▶ PARTS OF THE EXERCISE:
1 > Reproduce verbatim the portion of the passage about Lucy Chao that begins with the words containing "My glimpses of" and ends with "the Cultural Revolution.".
2 > Extend the passage about Lucy Chao, picking up after its final sentence.

Authors: Peter Hessler
He said that after the political struggles finally ended, he didn’t see Lucy again until 1980.
“We didn’t even mention Mengjia’s name,” Wu said softly. “That would have been one of the hardest things for me to say—if I had said I was sorry about what had happened. I knew how futile and meaningless those words were, and I was glad she didn’t mention it. She didn’t cry. She was very strong-willed.”
AFTER THE CULTURAL
Revolution, Lucy Chao suffered from schizophrenia. Eventually, she recovered enough to teach and write, and during the 1980s she translated the first complete Chinese edition of Walt Whitman’s
Leaves of Grass
. In 1990, she visited her alma mater, the University of Chicago, to lecture on her translation. The following year, the university granted her its Distinguished Achievement Award. She died in 1998, the year before I moved to Beijing.
My glimpses of the woman had been secondhand. Some were brutal—Mengxiong’s memory of her seated in the courtyard, having her head shaved by Red Guards. Wu Ningkun described her refusal to talk about the past, but there had been moments when the façade slipped. Elinor Pearlstein, a curator at the Art Institute of Chicago, had escorted Lucy on a tour of the institute during her visit in 1990. Pearlstein told me that the old woman was charming and buoyant until they came upon some of the Shang bronzes that her husband had researched in the 1940s. Once Lucy saw the artifacts, she became so emotional that she had trouble speaking. She said that her copies of Mengjia’s book—
Our Country’s Shang and Zhou Bronzes Looted by American Imperialists
—had been taken away during the Cultural Revolution.

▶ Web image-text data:

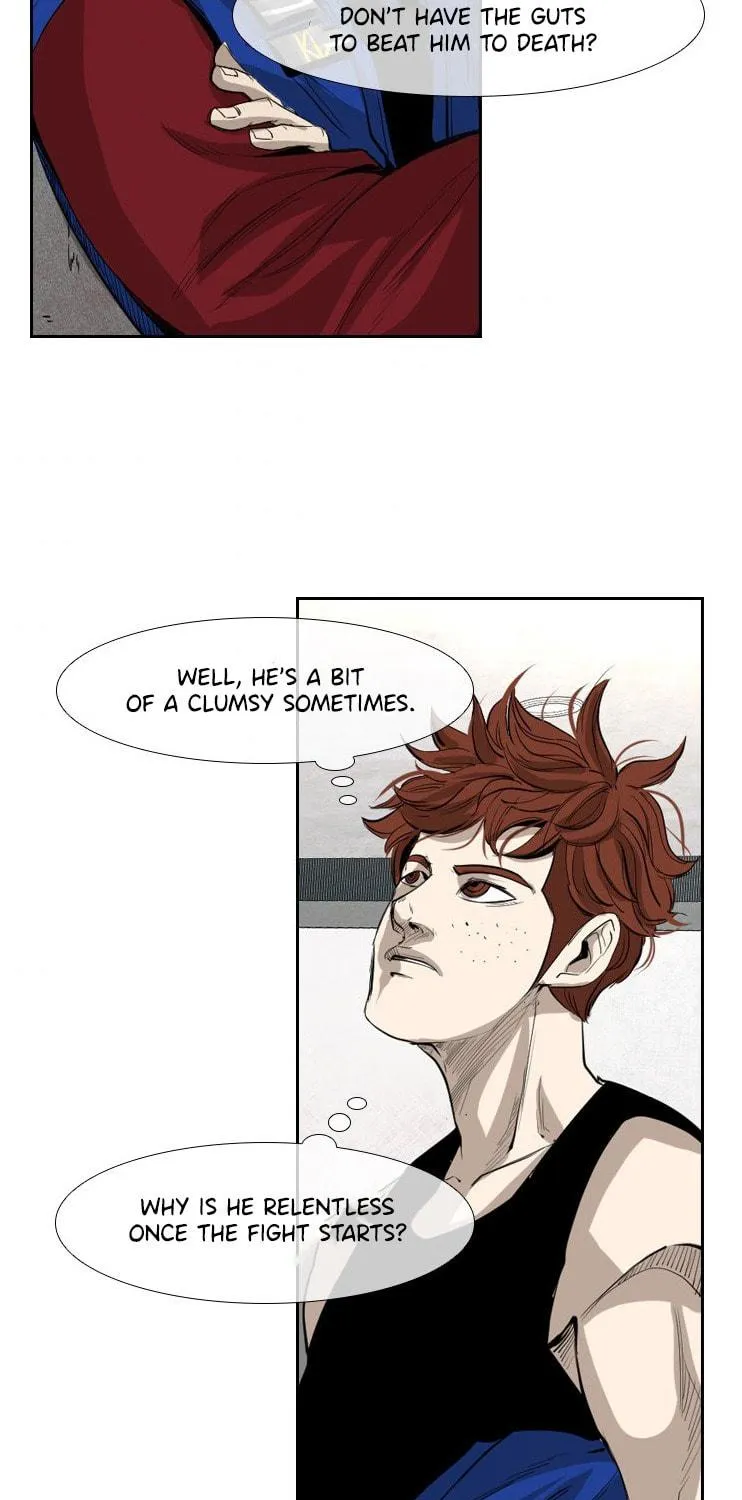 Read Shark chapter 143 image 36 on Lezhin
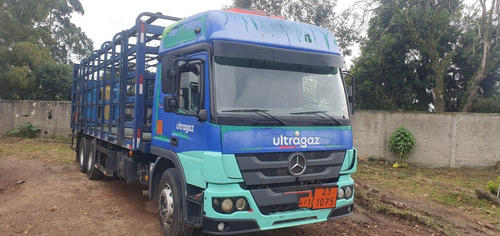 Atego 2430 Sem Gaiola E Com Rs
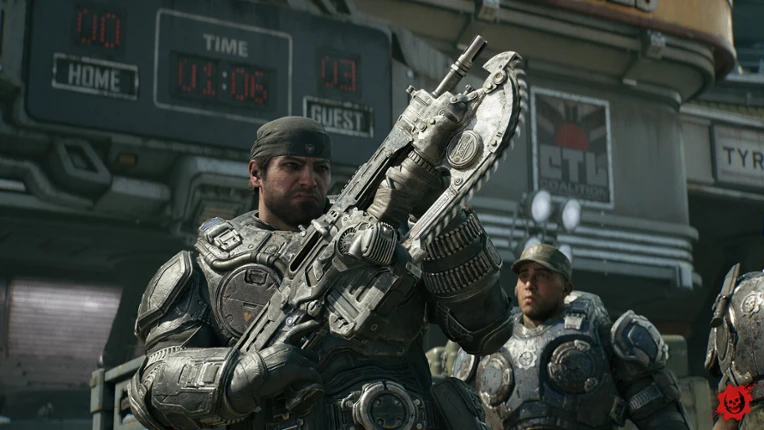 Gears of War: E-Day screenshot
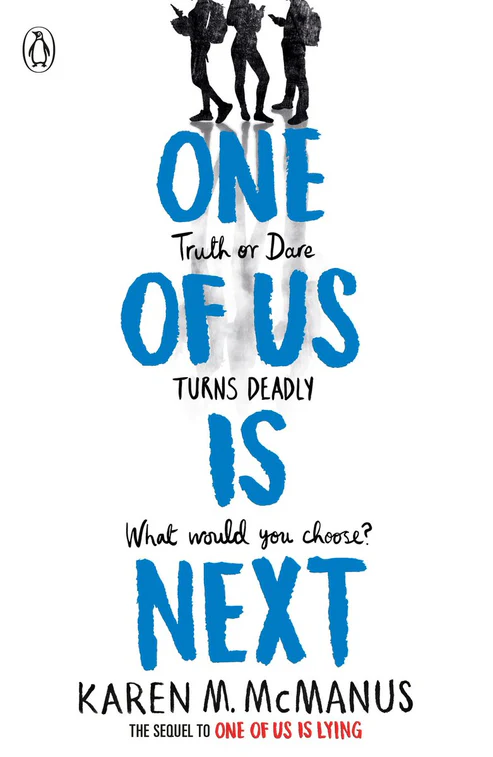 One of Us Is Next Novel by Karen M. McManus One of Us Is Next Novel by Karen M. McManus - Image 1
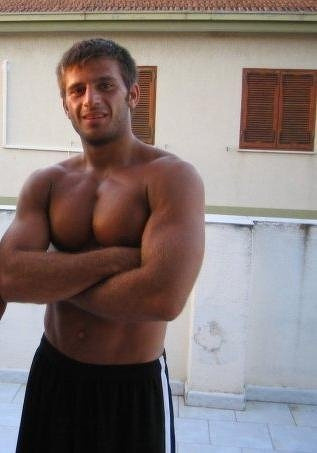Marco Maddaloni, il judoka di Pechino Express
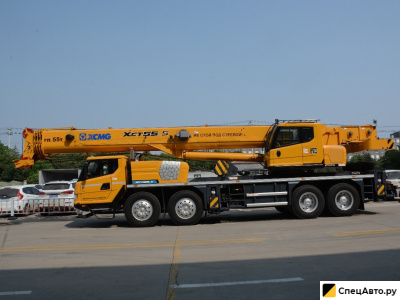 Автокран XCMG XCT55 S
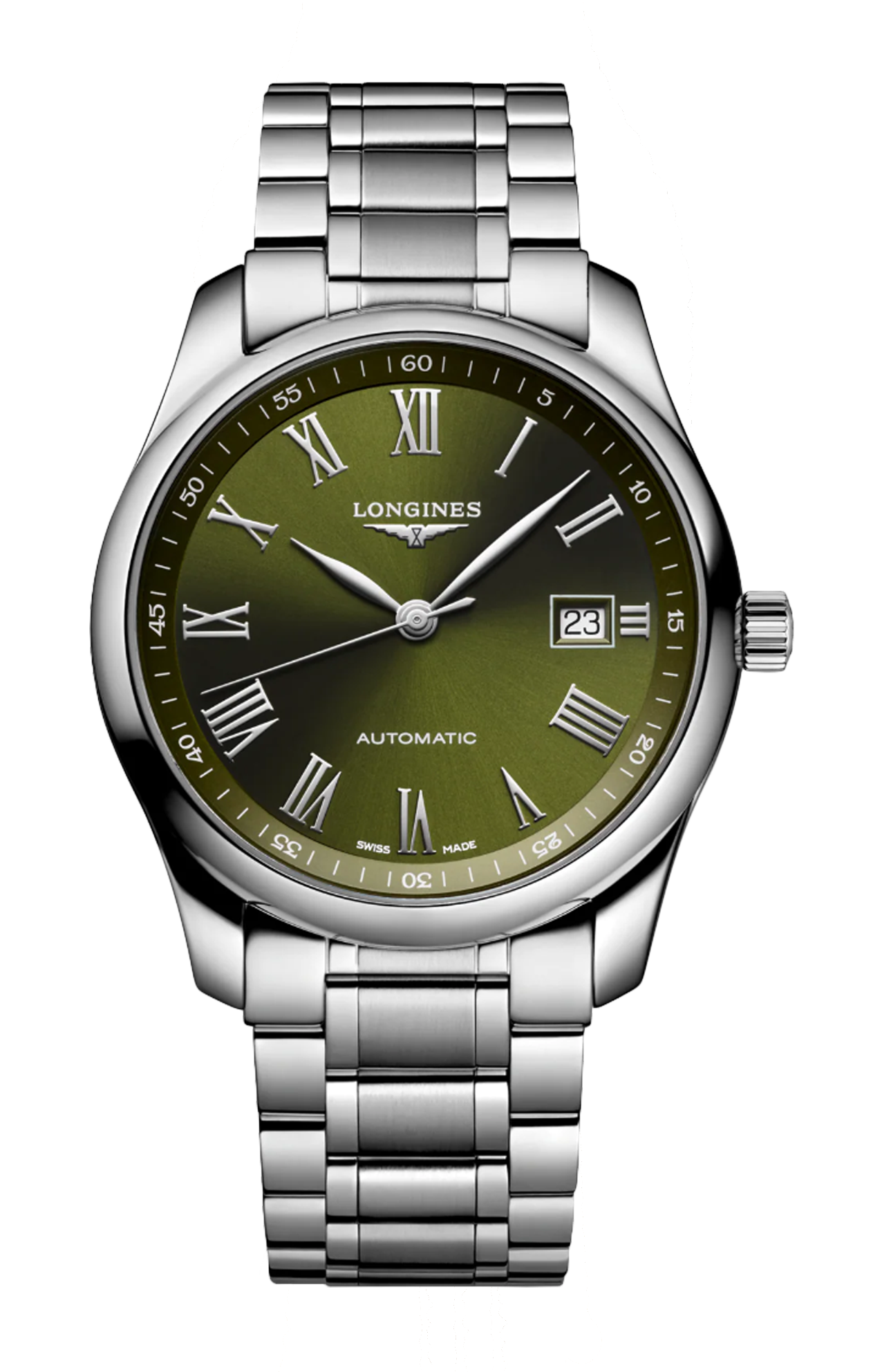 THE LONGINES MASTER COLLECTION - L2.793.4.09.6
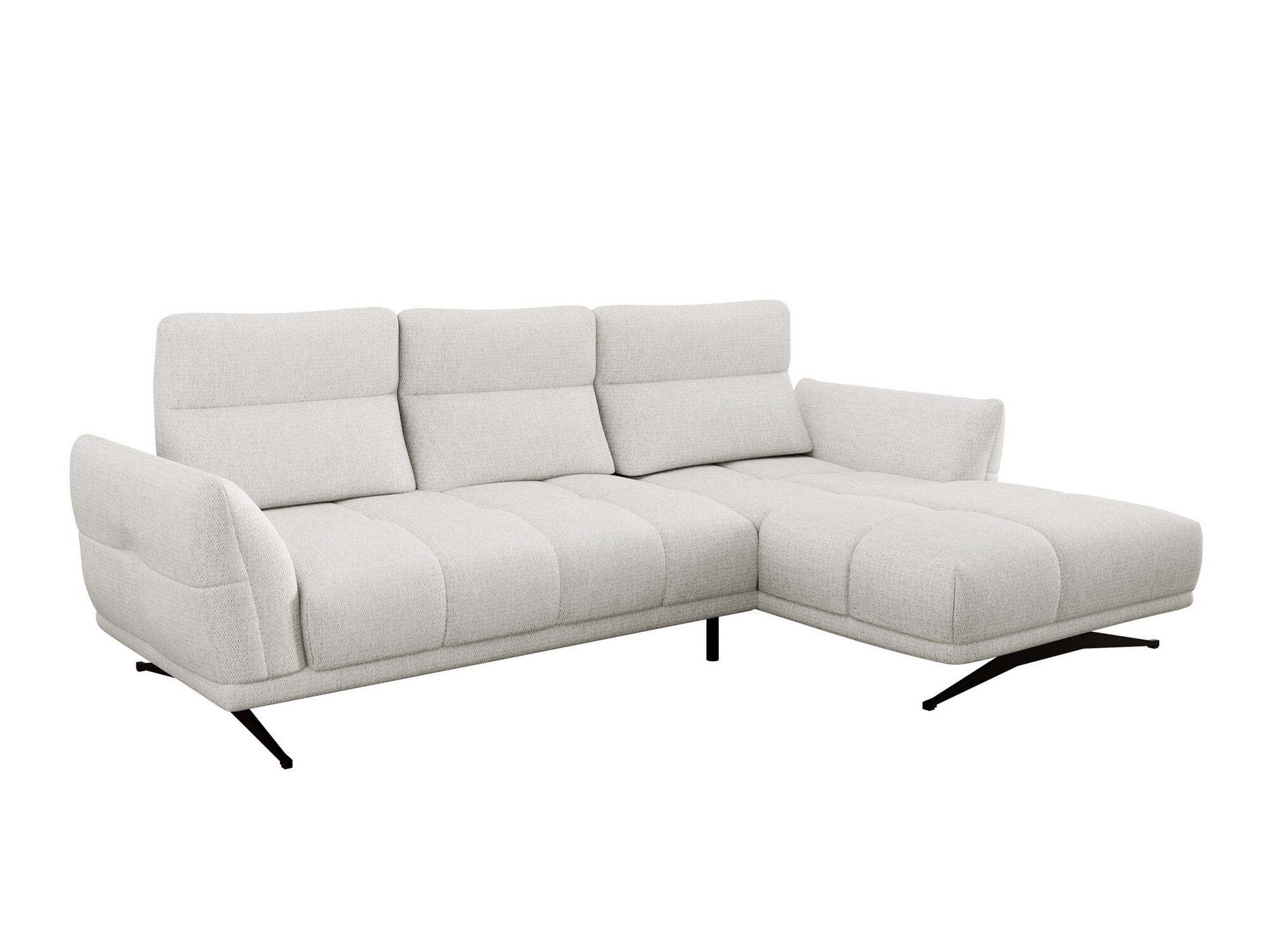 Ugaona sofa Lincoln 195 (Sorella 03)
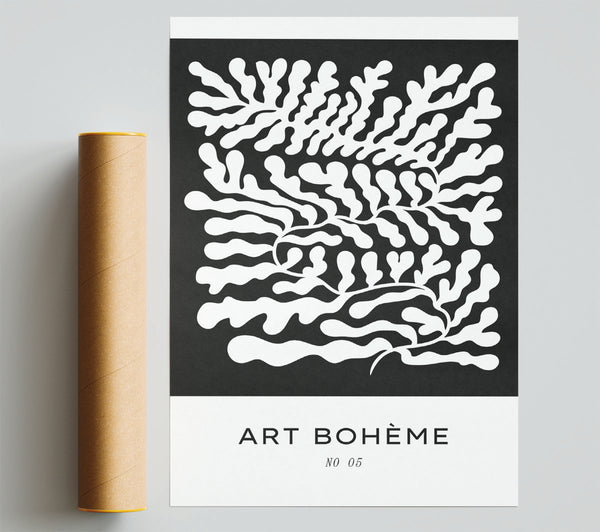 Art Boheme Matisse Print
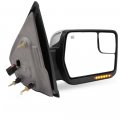 Right Side Towing Mirror For Ford F150 2004 2005 2006 2007 2008 2009 2010 2011 2012 2013 2014 Pickup Power Heated Turn Signal 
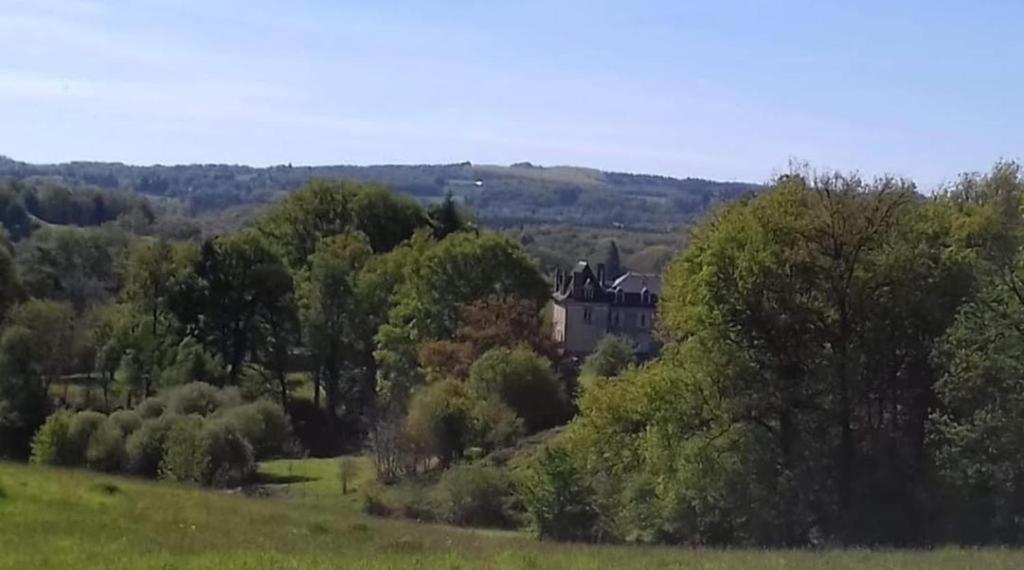 Gites Du Castellare Le Chalard Exterior photo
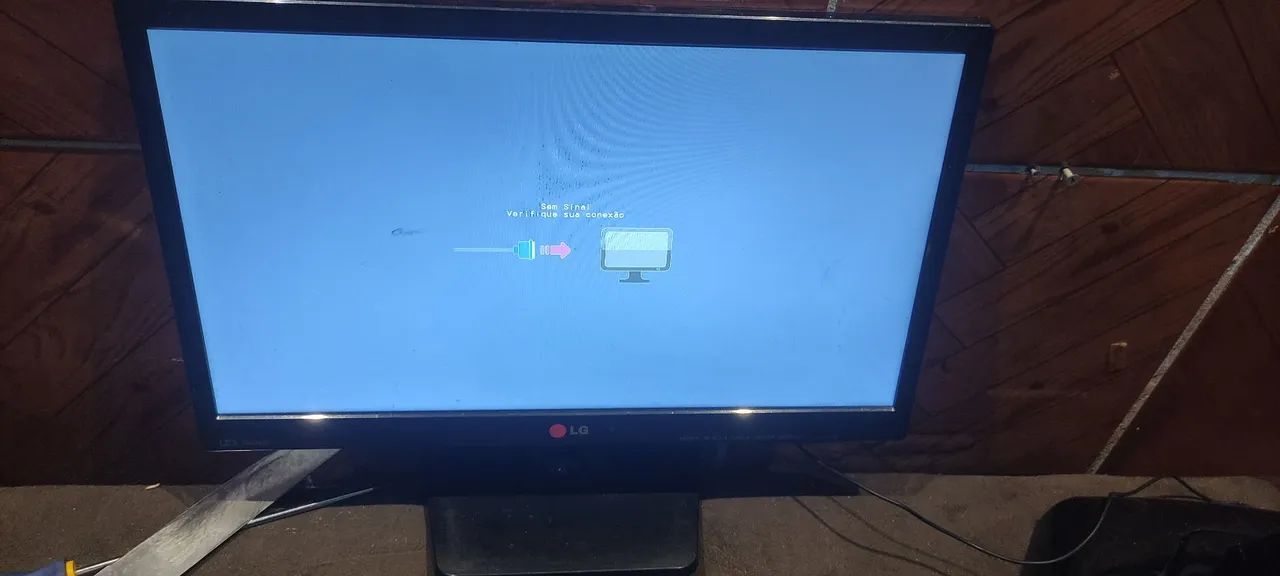 Vendo monitor LG 20 polegadas  - Foto 2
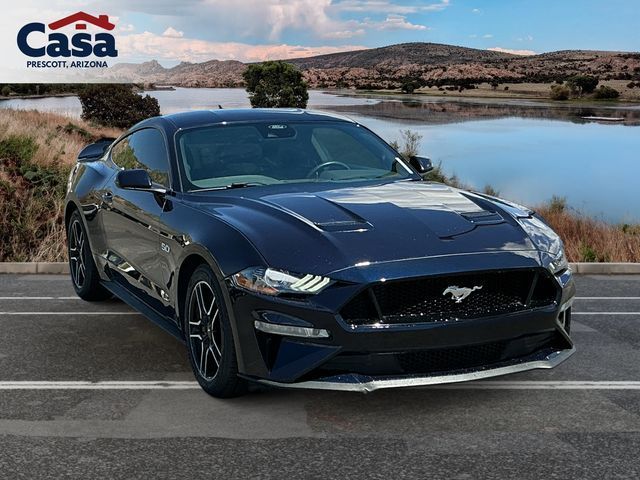 2021 Ford Mustang GT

▶ REPLIES:
1 >
My glimpses of the woman had been secondhand. Some were brutal—Mengxiong’s memory of her seated in the courtyard, having her head shaved by Red Guards. Wu Ningkun described her refusal to talk about the past, but there had been moments when the façade slipped. Elinor Pearlstein, a curator at the Art Institute of Chicago, had escorted Lucy on a tour of the institute during her visit in 1990. Pearlstein told me that the old woman was charming and buoyant until they came upon some of the Shang bronzes that her husband had researched in the 1940s. Once Lucy saw the artifacts, she became so emotional that she had trouble speaking. She said that her copies of Mengjia’s book—
Our Country’s Shang and Zhou Bronzes Looted by American Imperialists
—had been taken away during the Cultural Revolution.

2 >
From the beginning of my research, I had known that it was too late to discover what had really happened to Chen Mengjia. His tale had disappeared
with the old political campaigns, and he was of a lost generation: the educated elite who had struggled through the last century. Today’s China was a story of the future, and it was moved by the new middle class; pragmatism had replaced the idealism of the past. The boomtowns and the migrants mattered—young people like Emily and William Jefferson Foster, finding their way in a changing country. As a reporter, it helped to be young, too. The work required energy and freedom; it was necessary to keep pace with everybody who was on the move. I traveled light: I had no family, no permanent home, no office. My bureau fit in a pocket—a chop and a few sketchy licenses.
But the longer I pursued Chen Mengjia’s story, searching out old memories, the more I appreciated the survivors. That generation had wandered, too—they had fled war and famine and politics, and they had tried to reconcile Western ideas with Chinese traditions. Most of them had failed, but they hadn’t lost their dignity, and somehow a spark of their idealism had survived. I recognized it in young people like Emily and Willy, who, despite the overwhelming pragmatism of their era, still cared about right and wrong.
And somehow the members of the earlier generation had achieved a stability of their own. One way or another, they had all come to rest, and there was something calming about that. After every interview with an older person, I returned to the world of daily events—the overnight cities, the breaking news—with a different perspective. All of this will pass with time.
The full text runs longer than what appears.